#### [INSTRUCTION 1]
Name every document that the forum post about PCI write bursts cites as a source of information.

#### [PAGE EXTRACT]
So what’s the right debugging strategy from here?

For example, is it possible that NT drivers are resetting the latency timers
from what the bios sets them to at startup?  Seems unlikely, but if I knew how
to read these registers from NT I guess I could verify that the before and
after values were the same.

PLX tech support suggested that I might be able to get longer bursts by using a
‘Memory Write and Invalidate’ command and a large Cache Line Size instead of
just a ‘Memory Write’ command.  But they didn’t think that this was something
that the KRF WinDriver would support directly and didn’t have any insights into
how one might get this operation from NT.  And in any case the Intel 440BX data
sheet says in section 3.3.3 that Bit 4 of the PCI Command Register is hardwired
to disable this command.  And for that matter, the PLX 9050 data sheet says the
same thing for its PCI Configuration ID register in its section 4.2.1.

I found an article on Intel’s web site
(http://developer.intel.com/design/PentiumII/applnots/24442201.pdf) that gives
hints to miniport device driver writers on flags to pass to
VideoPortMapMemory() and VideoPortGetDeviceBase() to enable Write Combining
memory.  But this seems specific to Video adapters  it’s not clear how I’d use
this for a more vanilla data mover.



If somebody knows an obvious fix I sure wouldn’t turn it down!  But mostly I’m
looking for a debugging strategy that might help me narrow down the cause, or a
pointer to the right set of documentation to tell me how to enable longer write
bursts.

Thanks,

Jim Foote
foote@parc.xerox.com

#### [EXERCISE MATERIAL]
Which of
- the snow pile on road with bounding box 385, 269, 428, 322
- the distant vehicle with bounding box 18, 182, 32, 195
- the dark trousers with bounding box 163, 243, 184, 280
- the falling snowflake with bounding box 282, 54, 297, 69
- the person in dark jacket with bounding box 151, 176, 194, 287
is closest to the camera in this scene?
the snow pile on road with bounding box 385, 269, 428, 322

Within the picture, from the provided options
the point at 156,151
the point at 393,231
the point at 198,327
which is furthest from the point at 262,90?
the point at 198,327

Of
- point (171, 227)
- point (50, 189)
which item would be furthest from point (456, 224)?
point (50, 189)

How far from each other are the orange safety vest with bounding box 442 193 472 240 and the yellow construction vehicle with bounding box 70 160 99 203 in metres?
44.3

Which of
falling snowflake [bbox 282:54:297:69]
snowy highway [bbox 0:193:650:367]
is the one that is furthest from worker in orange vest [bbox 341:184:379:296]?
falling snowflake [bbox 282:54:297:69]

#### [INSTRUCTION 2]
Rewrite all the records, replacing "furthest" with "farthest" and leaving everything else unchanged.

#### [FINISHED ANSWER 1]
- the Intel 440BX data sheet (section 3.3.3)
- the PLX 9050 data sheet (section 4.2.1)
- an article on Intel's web site (http://developer.intel.com/design/PentiumII/applnots/24442201.pdf)

#### [FINISHED ANSWER 2]
Which of
- the snow pile on road with bounding box 385, 269, 428, 322
- the distant vehicle with bounding box 18, 182, 32, 195
- the dark trousers with bounding box 163, 243, 184, 280
- the falling snowflake with bounding box 282, 54, 297, 69
- the person in dark jacket with bounding box 151, 176, 194, 287
is closest to the camera in this scene?
the snow pile on road with bounding box 385, 269, 428, 322

Within the picture, from the provided options
the point at 156,151
the point at 393,231
the point at 198,327
which is farthest from the point at 262,90?
the point at 198,327

Of
- point (171, 227)
- point (50, 189)
which item would be farthest from point (456, 224)?
point (50, 189)

How far from each other are the orange safety vest with bounding box 442 193 472 240 and the yellow construction vehicle with bounding box 70 160 99 203 in metres?
44.3

Which of
falling snowflake [bbox 282:54:297:69]
snowy highway [bbox 0:193:650:367]
is the one that is farthest from worker in orange vest [bbox 341:184:379:296]?
falling snowflake [bbox 282:54:297:69]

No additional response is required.